In [1]:

# Step 1: Import Libraries
import numpy as np
import pandas as pd
from sklearn.feature_extraction.text import TfidfVectorizer, CountVectorizer
from sklearn.linear_model import LogisticRegression
from sklearn.metrics import accuracy_score
from sklearn.model_selection import train_test_split, cross_val_score, KFold
from gensim.models import Word2Vec
from nltk.tokenize import word_tokenize
import nltk
import re

# Download NLTK data
nltk.download('punkt')
nltk.download('stopwords')

[nltk_data] Downloading package punkt to
[nltk_data]     C:\Users\magic\AppData\Roaming\nltk_data...
[nltk_data]   Package punkt is already up-to-date!
[nltk_data] Downloading package stopwords to
[nltk_data]     C:\Users\magic\AppData\Roaming\nltk_data...
[nltk_data]   Package stopwords is already up-to-date!


True

In [3]:


# Step 2: Data Preparation
# Example data
train=pd.read_csv("data/dataset.csv",encoding='latin1')
train['text'] = train.OriginalTweet
train["text"] = train["text"].astype(str)
def classes_def(x):
    if x ==  "Extremely Positive":
        return "2"
    elif x == "Extremely Negative":
        return "0"
    elif x == "Negative":
        return "0"
    elif x ==  "Positive":
        return "2"
    else:
        return "1"


train['label']=train['Sentiment'].apply(lambda x:classes_def(x))
#Remove Urls and HTML links
def remove_urls(text):
    url_remove = re.compile(r'https?://\S+|www\.\S+')
    return url_remove.sub(r'', text)
train['text_new']=train['text'].apply(lambda x:remove_urls(x))

def remove_html(text):
    html=re.compile(r'<.*?>')
    return html.sub(r'',text)
train['text']=train['text_new'].apply(lambda x:remove_html(x))

# Lower casing
def lower(text):
    low_text= text.lower()
    return low_text
train['text_new']=train['text'].apply(lambda x:lower(x))


# Number removal
def remove_num(text):
    remove= re.sub(r'\d+', '', text)
    return remove
train['text']=train['text_new'].apply(lambda x:remove_num(x))

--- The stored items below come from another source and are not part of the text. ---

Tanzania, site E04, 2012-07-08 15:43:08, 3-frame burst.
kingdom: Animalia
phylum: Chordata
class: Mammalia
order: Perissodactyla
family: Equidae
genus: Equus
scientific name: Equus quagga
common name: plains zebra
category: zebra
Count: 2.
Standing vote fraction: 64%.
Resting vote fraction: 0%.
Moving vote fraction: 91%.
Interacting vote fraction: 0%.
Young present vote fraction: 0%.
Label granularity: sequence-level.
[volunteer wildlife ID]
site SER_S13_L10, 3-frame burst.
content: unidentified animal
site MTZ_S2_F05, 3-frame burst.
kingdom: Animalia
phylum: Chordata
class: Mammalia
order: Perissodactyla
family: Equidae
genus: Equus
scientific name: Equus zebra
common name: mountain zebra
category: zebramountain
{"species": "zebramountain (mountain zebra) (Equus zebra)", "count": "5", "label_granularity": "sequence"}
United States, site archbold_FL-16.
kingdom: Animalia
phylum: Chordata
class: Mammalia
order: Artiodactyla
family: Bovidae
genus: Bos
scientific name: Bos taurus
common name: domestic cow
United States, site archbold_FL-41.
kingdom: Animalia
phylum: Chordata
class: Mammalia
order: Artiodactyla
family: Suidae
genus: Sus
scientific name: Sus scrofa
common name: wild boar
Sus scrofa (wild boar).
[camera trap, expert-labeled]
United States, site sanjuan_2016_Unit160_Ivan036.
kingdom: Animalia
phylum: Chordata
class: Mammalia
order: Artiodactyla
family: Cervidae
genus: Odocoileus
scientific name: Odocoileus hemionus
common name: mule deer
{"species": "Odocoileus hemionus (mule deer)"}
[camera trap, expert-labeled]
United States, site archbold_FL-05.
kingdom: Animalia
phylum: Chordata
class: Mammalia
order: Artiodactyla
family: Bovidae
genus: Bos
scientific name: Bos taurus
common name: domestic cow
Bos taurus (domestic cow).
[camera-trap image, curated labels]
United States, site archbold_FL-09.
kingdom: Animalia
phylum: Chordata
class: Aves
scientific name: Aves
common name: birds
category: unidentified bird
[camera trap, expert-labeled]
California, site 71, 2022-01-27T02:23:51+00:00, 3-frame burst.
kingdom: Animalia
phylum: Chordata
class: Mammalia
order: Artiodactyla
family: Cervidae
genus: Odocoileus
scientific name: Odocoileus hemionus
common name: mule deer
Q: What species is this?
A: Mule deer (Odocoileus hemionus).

#Remove stopwords & Punctuations
from nltk.corpus import stopwords
", ".join(stopwords.words('english'))
STOPWORDS = set(stopwords.words('english'))

def punct_remove(text):
    punct = re.sub(r"[^\w\s\d]","", text)
    return punct
train['text_new']=train['text'].apply(lambda x:punct_remove(x))


def remove_stopwords(text):
    """custom function to remove the stopwords"""
    return " ".join([word for word in str(text).split() if word not in STOPWORDS])
train['text']=train['text_new'].apply(lambda x:remove_stopwords(x))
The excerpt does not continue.